A Highway for Malicious Behavior

Richard:
No, I was just going to say I happened to exist in the Pentagon in 1998 when two teenagers from California tied up the Department of Defense for six weeks. If you Google Solar Sunrise, yous get the groundwork on that. It looked like an attack coming from Iran, but it was ii sixteen-year-olds from Cloverdale, California. So it-

Richard:
Yes, the internet, it’s a powerful place for good. It’due south also a highway for malicious behavior by anyone with the right tools and techniques and the right access.

Eric:
Yeah. And it’s and then easy. It’s so easy to obfuscate your activities, the enablement piece is easy. I imagine in the beginning of your career, the early parts, you were focused on the Eastern cake countries primarily. And as things evolved, I can only imagine what the chore is similar trying to understand how to set on confronting all these new access points, all these new adversaries or potential adversaries, including two kids in California.

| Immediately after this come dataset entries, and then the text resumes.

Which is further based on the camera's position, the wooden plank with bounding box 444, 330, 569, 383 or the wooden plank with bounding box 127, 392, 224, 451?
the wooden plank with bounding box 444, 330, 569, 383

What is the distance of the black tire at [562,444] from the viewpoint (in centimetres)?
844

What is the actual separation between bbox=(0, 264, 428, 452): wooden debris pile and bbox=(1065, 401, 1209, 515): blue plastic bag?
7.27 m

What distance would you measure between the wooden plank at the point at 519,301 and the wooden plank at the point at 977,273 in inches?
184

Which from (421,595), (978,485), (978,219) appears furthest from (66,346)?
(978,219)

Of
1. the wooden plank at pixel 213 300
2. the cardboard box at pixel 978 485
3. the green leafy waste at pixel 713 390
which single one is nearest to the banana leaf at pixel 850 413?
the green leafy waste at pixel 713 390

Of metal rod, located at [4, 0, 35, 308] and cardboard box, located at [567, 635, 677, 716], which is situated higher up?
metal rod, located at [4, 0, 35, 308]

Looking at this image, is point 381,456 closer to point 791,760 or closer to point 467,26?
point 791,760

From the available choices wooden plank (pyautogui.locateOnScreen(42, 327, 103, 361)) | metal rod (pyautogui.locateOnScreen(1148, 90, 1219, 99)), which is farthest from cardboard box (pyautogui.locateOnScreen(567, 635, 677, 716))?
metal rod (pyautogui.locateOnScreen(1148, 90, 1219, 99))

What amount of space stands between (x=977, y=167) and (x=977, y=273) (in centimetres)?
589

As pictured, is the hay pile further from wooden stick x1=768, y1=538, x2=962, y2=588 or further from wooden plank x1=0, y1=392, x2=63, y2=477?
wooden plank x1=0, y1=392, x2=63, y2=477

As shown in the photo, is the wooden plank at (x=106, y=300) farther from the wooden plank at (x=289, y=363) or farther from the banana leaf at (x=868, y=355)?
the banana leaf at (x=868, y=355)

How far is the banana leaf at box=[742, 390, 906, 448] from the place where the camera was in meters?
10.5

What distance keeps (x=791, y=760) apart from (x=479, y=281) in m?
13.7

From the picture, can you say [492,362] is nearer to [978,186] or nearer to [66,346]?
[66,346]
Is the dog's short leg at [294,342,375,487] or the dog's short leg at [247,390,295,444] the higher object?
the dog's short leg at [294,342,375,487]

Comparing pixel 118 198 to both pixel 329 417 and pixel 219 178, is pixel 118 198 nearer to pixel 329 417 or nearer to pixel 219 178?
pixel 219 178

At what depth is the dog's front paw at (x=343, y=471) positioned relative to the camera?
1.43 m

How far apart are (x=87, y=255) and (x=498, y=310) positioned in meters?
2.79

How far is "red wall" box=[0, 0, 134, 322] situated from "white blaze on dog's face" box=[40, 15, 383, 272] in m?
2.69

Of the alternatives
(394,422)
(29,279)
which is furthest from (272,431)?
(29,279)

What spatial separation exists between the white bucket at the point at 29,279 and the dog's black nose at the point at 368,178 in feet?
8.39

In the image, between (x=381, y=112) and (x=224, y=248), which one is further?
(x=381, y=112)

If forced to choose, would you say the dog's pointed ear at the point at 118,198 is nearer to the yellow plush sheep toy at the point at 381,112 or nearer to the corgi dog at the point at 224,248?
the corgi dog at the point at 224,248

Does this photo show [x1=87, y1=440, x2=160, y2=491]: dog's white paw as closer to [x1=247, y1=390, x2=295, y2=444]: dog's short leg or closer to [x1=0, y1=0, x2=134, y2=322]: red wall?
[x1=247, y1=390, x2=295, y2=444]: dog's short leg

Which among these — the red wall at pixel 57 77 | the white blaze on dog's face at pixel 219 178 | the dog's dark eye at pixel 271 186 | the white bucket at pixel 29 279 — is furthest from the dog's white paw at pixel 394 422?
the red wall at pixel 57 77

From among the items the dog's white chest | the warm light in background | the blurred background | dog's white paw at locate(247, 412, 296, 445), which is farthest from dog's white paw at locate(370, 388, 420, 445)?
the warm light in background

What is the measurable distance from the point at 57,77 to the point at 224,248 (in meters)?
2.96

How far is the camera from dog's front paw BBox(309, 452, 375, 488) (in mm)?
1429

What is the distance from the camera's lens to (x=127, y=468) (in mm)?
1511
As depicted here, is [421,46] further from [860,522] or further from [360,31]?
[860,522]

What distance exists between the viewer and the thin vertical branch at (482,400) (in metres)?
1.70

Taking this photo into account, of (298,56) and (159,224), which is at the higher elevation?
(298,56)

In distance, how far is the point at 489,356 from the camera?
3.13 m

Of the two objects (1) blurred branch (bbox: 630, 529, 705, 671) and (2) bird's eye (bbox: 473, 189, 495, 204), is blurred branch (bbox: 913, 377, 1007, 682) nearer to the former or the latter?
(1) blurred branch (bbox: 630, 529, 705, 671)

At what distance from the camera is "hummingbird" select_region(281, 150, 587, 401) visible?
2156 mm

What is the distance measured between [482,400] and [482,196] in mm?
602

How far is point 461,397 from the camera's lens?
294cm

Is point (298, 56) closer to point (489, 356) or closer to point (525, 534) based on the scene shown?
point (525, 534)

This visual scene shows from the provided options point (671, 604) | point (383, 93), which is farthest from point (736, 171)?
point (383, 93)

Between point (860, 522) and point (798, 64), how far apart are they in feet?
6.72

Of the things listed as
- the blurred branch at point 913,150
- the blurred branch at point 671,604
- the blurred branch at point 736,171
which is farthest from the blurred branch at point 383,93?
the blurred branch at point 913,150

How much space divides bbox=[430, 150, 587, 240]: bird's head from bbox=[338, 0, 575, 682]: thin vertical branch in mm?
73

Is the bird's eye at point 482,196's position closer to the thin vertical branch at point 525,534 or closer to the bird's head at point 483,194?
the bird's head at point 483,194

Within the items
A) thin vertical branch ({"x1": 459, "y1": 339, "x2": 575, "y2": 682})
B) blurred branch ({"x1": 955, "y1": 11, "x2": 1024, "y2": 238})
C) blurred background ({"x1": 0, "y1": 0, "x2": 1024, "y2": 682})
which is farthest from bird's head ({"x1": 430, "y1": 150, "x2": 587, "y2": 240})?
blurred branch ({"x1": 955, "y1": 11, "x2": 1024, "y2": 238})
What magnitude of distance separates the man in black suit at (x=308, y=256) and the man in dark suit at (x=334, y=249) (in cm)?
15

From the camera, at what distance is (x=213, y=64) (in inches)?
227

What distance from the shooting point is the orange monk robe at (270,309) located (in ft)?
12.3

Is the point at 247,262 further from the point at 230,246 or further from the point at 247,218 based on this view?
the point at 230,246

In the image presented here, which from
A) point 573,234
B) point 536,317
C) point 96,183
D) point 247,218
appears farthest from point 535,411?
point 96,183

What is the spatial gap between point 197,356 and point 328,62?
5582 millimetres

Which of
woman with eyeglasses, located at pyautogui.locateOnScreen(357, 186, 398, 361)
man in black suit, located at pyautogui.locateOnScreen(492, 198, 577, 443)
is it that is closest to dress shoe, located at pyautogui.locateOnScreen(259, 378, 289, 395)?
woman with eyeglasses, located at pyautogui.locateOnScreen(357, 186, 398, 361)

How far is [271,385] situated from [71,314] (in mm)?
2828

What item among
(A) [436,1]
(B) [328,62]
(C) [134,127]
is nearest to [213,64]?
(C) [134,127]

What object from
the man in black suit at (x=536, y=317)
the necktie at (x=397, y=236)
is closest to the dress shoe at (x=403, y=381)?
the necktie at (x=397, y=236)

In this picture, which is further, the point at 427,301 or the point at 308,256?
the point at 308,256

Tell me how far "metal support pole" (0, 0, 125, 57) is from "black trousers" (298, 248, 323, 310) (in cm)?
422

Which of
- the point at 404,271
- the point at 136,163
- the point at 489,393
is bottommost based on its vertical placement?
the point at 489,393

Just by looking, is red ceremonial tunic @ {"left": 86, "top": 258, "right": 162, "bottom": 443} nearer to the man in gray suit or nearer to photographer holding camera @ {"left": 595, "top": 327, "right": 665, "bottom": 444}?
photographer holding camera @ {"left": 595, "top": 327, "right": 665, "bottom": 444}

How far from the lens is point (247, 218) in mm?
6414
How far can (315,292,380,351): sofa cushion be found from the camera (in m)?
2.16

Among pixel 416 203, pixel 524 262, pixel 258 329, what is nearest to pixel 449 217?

Continue to Listen Adjacent Week for Office Two of Our Interview With Dick Schaeffer

Richard:
Aye. It’southward an incredibly circuitous problem. I call back the intelligence community including NSA does a remarkable task at attribution. So is it two teenagers located somewhere? Is it a nation state that’s perpetrating an outcome that’southward maybe function of some larger performance? Just there’southward then much racket in the channel today. They use a comms illustration. There’s so much dissonance in the channel today that you accept to weed through all that stuff to get at the true adversarial information. We do a much, much better task today than we did in the early days of the practice, merely it’s still a circuitous problem, and the ability to hop from location to location essentially well-nigh creates some pretty pregnant challenges.

Arika:
Hi everyone, I hope y’all’ve been enjoying this great conversation with Dick Schaeffer. We are really going to brand this into 2 episodes considering we just could not cease talking. So please continue to mind next week for part 2 of our interview with Dick Schaeffer. Cheers so much and please continue to tune in and listen to To The Point Cybersecurity.

Near Our Invitee

Richard C. Schaeffer, Jr. is a former Senior Executive with the National Security Agency (NSA), with over twoscore years full U. South. Government service, including 15 years as a member of the Defense Intelligence Senior Executive Service. Positions held during his career include Director, Information and Infrastructure Assurance, in the Role of the Assistant Secretarial assistant of Defense (Control, Command, Communications, and Intelligence) at the Pentagon and NSA Deputy Chief of Staff.

Since retiring from the NSA in April 2010, Mr. Schaeffer has connected to pursue his passion for improving the security of U. S. interests in the Cyber domain. through his own consulting house, Riverbank Associates, LLC.